What is asked: Copy out every one of the following items word for word, changing nothing.

Dataset extract:
"""

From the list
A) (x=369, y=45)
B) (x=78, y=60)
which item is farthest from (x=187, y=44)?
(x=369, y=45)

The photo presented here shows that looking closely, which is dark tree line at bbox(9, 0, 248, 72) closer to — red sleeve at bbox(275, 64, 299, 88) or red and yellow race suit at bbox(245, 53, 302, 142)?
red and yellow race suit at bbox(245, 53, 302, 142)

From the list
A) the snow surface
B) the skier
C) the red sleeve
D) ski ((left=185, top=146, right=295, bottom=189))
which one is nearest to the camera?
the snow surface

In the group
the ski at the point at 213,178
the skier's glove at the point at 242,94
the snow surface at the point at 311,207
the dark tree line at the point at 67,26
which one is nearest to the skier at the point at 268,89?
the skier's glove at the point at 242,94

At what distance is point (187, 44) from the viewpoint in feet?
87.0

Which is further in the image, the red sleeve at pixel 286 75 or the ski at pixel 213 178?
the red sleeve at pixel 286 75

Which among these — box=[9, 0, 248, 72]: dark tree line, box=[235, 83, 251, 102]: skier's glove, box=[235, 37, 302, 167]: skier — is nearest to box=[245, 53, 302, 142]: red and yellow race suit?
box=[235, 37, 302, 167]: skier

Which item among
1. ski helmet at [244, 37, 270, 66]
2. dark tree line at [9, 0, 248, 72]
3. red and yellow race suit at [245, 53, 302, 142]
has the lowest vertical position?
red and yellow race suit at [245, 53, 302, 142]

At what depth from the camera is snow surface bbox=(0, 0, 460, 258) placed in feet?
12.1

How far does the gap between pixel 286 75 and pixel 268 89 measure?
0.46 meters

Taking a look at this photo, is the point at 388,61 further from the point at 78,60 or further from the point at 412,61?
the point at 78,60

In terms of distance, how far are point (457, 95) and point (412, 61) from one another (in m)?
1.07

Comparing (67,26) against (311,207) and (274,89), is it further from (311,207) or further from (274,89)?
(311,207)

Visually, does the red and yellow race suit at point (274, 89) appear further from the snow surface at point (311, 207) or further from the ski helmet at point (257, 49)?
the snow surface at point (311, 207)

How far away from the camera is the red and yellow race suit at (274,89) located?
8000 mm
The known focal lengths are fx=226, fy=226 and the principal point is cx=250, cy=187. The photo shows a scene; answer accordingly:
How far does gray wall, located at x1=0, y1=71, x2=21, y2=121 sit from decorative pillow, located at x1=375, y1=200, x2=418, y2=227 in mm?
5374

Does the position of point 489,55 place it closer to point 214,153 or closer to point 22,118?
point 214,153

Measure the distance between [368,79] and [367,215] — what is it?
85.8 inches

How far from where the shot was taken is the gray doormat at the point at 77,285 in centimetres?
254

"""

Written solution:
From the list
A) (x=369, y=45)
B) (x=78, y=60)
which item is farthest from (x=187, y=44)?
(x=369, y=45)

The photo presented here shows that looking closely, which is dark tree line at bbox(9, 0, 248, 72) closer to — red sleeve at bbox(275, 64, 299, 88) or red and yellow race suit at bbox(245, 53, 302, 142)?
red and yellow race suit at bbox(245, 53, 302, 142)

From the list
A) the snow surface
B) the skier
C) the red sleeve
D) ski ((left=185, top=146, right=295, bottom=189))
which one is nearest to the camera?
the snow surface

In the group
the ski at the point at 213,178
the skier's glove at the point at 242,94
the snow surface at the point at 311,207
the dark tree line at the point at 67,26
which one is nearest to the skier at the point at 268,89?
the skier's glove at the point at 242,94

At what distance is point (187, 44) from the viewpoint in feet?
87.0

Which is further in the image, the red sleeve at pixel 286 75 or the ski at pixel 213 178?
the red sleeve at pixel 286 75

Which among these — box=[9, 0, 248, 72]: dark tree line, box=[235, 83, 251, 102]: skier's glove, box=[235, 37, 302, 167]: skier — is nearest to box=[245, 53, 302, 142]: red and yellow race suit?
box=[235, 37, 302, 167]: skier

Which item among
1. ski helmet at [244, 37, 270, 66]
2. dark tree line at [9, 0, 248, 72]
3. red and yellow race suit at [245, 53, 302, 142]
has the lowest vertical position?
red and yellow race suit at [245, 53, 302, 142]

At what depth from the camera is snow surface bbox=(0, 0, 460, 258) placed in feet?
12.1

How far does the gap between pixel 286 75 and pixel 268 89 measure?
0.46 meters

Taking a look at this photo, is the point at 388,61 further from the point at 78,60 or further from the point at 412,61?
the point at 78,60

In terms of distance, how far are point (457, 95) and point (412, 61) from one another (in m)?
1.07

Comparing (67,26) against (311,207) and (274,89), is it further from (311,207) or further from (274,89)?
(311,207)

Visually, does the red and yellow race suit at point (274, 89) appear further from the snow surface at point (311, 207) or further from the ski helmet at point (257, 49)?
the snow surface at point (311, 207)

How far away from the camera is the red and yellow race suit at (274,89) located?
8000 mm
The known focal lengths are fx=226, fy=226 and the principal point is cx=250, cy=187. The photo shows a scene; answer accordingly:
How far does gray wall, located at x1=0, y1=71, x2=21, y2=121 sit from decorative pillow, located at x1=375, y1=200, x2=418, y2=227 in mm?
5374

Does the position of point 489,55 place it closer to point 214,153 or closer to point 22,118?
point 214,153

Measure the distance between [368,79] and [367,215] — what is it?
85.8 inches

How far from where the shot was taken is the gray doormat at the point at 77,285 in centimetres?
254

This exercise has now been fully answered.